Reproduce verbatim the lines starting at the one containing "What physical distance" and ending at the one containing "Answer: the computer", with both of those lines included.

=======

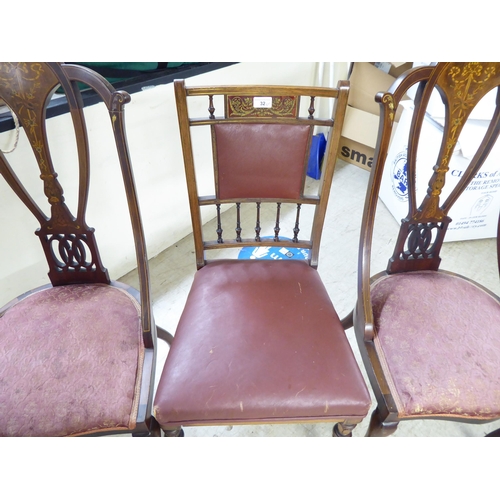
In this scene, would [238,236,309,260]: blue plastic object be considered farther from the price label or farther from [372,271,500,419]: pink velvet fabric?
the price label

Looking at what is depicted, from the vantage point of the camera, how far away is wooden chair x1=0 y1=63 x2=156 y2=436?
2.37ft

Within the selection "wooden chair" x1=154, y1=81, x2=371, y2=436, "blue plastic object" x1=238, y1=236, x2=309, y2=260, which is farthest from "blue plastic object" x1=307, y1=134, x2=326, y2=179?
"wooden chair" x1=154, y1=81, x2=371, y2=436

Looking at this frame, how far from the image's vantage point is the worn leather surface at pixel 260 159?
90 cm

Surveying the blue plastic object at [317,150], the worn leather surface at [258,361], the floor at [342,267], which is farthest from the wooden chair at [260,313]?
the blue plastic object at [317,150]

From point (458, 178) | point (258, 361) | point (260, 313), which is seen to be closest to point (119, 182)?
point (260, 313)

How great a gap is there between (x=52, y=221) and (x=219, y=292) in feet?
1.57

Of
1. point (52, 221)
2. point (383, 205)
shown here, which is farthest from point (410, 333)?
point (383, 205)

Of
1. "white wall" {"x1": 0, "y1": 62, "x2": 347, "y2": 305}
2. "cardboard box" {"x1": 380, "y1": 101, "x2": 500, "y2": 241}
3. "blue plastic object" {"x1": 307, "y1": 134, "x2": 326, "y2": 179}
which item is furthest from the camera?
"blue plastic object" {"x1": 307, "y1": 134, "x2": 326, "y2": 179}

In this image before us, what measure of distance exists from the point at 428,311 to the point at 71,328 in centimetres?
92

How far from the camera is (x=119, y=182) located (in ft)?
4.51

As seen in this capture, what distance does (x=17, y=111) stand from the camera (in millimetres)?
793

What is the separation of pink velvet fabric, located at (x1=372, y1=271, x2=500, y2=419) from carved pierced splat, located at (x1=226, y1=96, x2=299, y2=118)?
55 centimetres

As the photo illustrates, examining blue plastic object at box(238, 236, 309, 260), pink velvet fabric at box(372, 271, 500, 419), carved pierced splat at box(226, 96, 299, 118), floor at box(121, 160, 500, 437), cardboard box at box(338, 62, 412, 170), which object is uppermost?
carved pierced splat at box(226, 96, 299, 118)

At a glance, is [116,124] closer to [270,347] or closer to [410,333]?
[270,347]
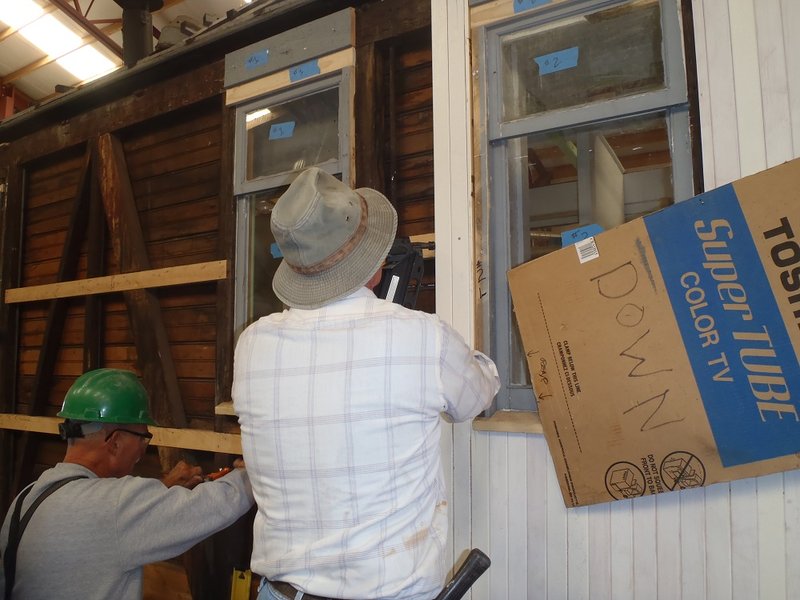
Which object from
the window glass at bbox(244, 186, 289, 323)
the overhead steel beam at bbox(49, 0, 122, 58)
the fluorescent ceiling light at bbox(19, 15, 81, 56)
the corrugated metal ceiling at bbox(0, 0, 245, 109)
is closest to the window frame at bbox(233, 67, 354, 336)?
the window glass at bbox(244, 186, 289, 323)

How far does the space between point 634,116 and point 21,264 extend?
3764 mm

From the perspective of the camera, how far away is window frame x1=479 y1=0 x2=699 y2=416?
150cm

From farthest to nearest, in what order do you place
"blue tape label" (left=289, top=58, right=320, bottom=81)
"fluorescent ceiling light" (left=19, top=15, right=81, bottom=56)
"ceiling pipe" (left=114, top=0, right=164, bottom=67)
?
"fluorescent ceiling light" (left=19, top=15, right=81, bottom=56) < "ceiling pipe" (left=114, top=0, right=164, bottom=67) < "blue tape label" (left=289, top=58, right=320, bottom=81)

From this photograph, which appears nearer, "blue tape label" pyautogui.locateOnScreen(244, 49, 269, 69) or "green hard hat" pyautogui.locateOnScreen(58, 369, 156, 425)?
"green hard hat" pyautogui.locateOnScreen(58, 369, 156, 425)

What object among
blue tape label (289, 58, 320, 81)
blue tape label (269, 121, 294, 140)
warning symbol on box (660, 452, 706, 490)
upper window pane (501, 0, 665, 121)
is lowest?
warning symbol on box (660, 452, 706, 490)

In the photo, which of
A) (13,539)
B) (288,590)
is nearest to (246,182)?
(13,539)

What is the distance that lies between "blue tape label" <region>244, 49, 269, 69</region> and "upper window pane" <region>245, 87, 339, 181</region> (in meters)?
0.18

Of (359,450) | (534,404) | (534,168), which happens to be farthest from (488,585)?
(534,168)

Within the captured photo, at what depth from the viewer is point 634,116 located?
150cm

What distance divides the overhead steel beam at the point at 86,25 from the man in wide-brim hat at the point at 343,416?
5499 mm

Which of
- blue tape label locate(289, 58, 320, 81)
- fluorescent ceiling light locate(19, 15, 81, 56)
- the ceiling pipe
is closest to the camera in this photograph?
blue tape label locate(289, 58, 320, 81)

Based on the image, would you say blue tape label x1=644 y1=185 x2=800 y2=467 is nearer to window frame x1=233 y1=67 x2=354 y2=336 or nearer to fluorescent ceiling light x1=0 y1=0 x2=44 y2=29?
window frame x1=233 y1=67 x2=354 y2=336

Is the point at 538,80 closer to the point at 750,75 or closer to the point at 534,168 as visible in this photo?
the point at 534,168

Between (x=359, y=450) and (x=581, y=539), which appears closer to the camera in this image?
(x=359, y=450)
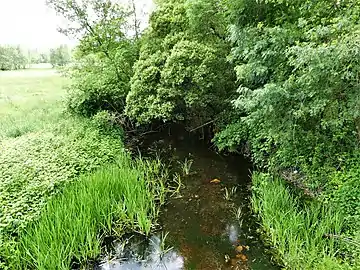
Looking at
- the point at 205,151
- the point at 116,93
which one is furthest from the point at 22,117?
the point at 205,151

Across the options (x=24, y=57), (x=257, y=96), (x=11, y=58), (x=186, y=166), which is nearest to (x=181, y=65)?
(x=186, y=166)

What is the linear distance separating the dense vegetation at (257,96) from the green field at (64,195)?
0.05 meters

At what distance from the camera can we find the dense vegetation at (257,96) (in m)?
3.80

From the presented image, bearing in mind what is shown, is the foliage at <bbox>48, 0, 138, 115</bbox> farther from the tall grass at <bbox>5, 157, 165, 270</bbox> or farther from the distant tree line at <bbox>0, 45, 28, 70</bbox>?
the distant tree line at <bbox>0, 45, 28, 70</bbox>

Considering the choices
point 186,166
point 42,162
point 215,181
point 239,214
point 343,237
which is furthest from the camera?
point 186,166

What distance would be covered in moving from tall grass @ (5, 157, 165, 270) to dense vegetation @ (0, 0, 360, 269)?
5cm

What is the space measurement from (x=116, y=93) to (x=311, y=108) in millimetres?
6545

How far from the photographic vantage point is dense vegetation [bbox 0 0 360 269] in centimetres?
380

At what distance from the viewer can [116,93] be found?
934 cm

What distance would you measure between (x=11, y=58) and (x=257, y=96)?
30534 mm

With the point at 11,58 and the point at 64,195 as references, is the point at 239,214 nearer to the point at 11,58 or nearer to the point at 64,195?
the point at 64,195

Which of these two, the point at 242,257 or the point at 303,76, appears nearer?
the point at 303,76

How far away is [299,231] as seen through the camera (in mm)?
3992

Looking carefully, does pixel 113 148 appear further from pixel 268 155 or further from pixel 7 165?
pixel 268 155
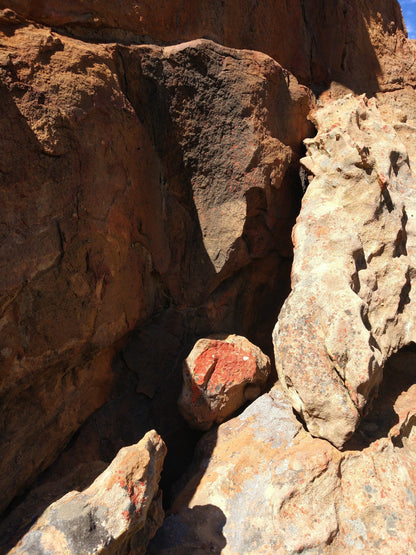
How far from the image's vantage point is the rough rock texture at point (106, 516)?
1590 millimetres

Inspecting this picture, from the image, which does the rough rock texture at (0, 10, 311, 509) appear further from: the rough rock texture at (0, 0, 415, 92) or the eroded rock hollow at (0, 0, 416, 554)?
the rough rock texture at (0, 0, 415, 92)

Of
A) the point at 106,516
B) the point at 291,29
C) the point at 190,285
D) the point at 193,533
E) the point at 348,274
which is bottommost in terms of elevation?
the point at 193,533

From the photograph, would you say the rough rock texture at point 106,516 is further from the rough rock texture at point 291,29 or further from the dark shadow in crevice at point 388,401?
the rough rock texture at point 291,29

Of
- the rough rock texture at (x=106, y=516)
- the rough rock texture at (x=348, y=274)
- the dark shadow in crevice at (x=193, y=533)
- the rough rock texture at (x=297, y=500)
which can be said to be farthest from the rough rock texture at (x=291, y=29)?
the dark shadow in crevice at (x=193, y=533)

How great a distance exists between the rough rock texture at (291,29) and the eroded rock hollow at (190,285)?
2 cm

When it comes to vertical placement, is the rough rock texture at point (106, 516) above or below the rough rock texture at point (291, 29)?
below

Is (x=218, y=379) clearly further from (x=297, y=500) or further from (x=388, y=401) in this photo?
(x=388, y=401)

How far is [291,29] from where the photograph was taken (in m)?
3.41

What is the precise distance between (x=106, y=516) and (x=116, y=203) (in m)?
1.38

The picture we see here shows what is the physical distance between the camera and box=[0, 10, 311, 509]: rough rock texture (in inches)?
77.2

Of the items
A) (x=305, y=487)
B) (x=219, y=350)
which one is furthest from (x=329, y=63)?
(x=305, y=487)

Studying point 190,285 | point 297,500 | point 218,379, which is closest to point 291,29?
point 190,285

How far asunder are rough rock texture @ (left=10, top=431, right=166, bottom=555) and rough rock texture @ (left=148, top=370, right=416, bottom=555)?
0.35 meters

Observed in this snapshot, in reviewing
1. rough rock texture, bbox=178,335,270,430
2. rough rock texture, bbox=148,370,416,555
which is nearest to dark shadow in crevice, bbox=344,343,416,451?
rough rock texture, bbox=148,370,416,555
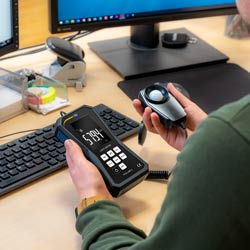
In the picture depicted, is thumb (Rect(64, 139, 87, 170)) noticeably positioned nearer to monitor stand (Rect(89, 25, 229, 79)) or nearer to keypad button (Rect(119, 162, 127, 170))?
keypad button (Rect(119, 162, 127, 170))

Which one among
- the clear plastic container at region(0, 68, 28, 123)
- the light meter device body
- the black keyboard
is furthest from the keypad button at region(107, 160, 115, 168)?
→ the clear plastic container at region(0, 68, 28, 123)

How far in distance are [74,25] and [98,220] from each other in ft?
2.13

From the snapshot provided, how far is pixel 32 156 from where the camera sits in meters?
1.00

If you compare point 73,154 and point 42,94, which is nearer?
point 73,154

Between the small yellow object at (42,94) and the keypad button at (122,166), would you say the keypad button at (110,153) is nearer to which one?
the keypad button at (122,166)

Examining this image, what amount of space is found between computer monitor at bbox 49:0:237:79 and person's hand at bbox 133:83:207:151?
11.5 inches

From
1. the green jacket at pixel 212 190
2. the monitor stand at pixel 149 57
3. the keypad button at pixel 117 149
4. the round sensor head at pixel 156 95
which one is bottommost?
the keypad button at pixel 117 149

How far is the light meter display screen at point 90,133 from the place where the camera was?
95 cm

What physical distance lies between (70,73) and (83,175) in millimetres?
474

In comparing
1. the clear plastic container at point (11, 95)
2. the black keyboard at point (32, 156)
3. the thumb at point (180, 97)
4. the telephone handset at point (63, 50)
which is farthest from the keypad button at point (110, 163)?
the telephone handset at point (63, 50)

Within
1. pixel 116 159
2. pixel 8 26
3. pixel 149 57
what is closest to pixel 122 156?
pixel 116 159

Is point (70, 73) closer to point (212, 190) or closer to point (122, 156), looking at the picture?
point (122, 156)

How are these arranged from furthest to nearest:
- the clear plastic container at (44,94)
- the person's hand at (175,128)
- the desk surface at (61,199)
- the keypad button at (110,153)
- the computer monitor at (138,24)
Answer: the computer monitor at (138,24) < the clear plastic container at (44,94) < the person's hand at (175,128) < the keypad button at (110,153) < the desk surface at (61,199)

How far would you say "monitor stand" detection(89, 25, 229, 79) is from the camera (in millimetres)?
1374
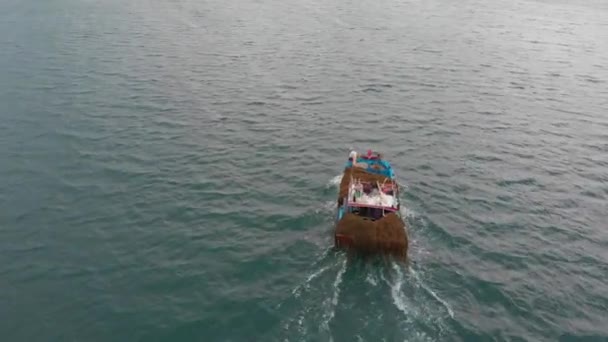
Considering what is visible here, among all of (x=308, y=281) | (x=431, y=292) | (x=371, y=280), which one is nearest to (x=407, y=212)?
(x=431, y=292)

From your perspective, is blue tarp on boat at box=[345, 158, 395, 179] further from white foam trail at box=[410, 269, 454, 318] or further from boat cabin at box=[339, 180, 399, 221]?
white foam trail at box=[410, 269, 454, 318]

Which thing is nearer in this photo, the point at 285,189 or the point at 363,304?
the point at 363,304

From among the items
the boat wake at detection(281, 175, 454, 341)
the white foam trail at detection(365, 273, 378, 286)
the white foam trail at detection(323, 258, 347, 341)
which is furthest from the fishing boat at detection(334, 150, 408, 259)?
the white foam trail at detection(323, 258, 347, 341)

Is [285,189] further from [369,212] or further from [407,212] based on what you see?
[407,212]

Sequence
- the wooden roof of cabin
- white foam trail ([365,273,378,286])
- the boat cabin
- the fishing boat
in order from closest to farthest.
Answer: white foam trail ([365,273,378,286])
the fishing boat
the boat cabin
the wooden roof of cabin

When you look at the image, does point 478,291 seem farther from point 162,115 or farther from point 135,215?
point 162,115

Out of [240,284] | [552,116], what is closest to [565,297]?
[240,284]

=======

* Output of the task:
What physical distance lies between (70,73) and (83,175) in millimetres?
474

In comparing
1. the clear plastic container at point (11, 95)
2. the black keyboard at point (32, 156)
3. the thumb at point (180, 97)
4. the telephone handset at point (63, 50)
which is farthest from the keypad button at point (110, 163)?
the telephone handset at point (63, 50)

Within
1. pixel 116 159
2. pixel 8 26
3. pixel 149 57
what is closest to pixel 122 156?
pixel 116 159

Is point (70, 73) closer to point (212, 190) or closer to point (122, 156), looking at the picture?
point (122, 156)

How are these arranged from furthest to nearest:
- the clear plastic container at (44,94)
- the person's hand at (175,128)
- the desk surface at (61,199)
- the keypad button at (110,153)
- the computer monitor at (138,24)
Answer: the computer monitor at (138,24) < the clear plastic container at (44,94) < the person's hand at (175,128) < the keypad button at (110,153) < the desk surface at (61,199)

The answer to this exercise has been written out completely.